Problem requirements:
Can you return every one of the entries below line for line, without changing a single character?

========

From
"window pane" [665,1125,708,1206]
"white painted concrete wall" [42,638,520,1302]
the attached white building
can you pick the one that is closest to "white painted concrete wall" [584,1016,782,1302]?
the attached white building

========

Task answer:
From
"window pane" [665,1125,708,1206]
"white painted concrete wall" [42,638,520,1302]
the attached white building
can you pick the one that is closest to "white painted concrete wall" [584,1016,782,1302]?
the attached white building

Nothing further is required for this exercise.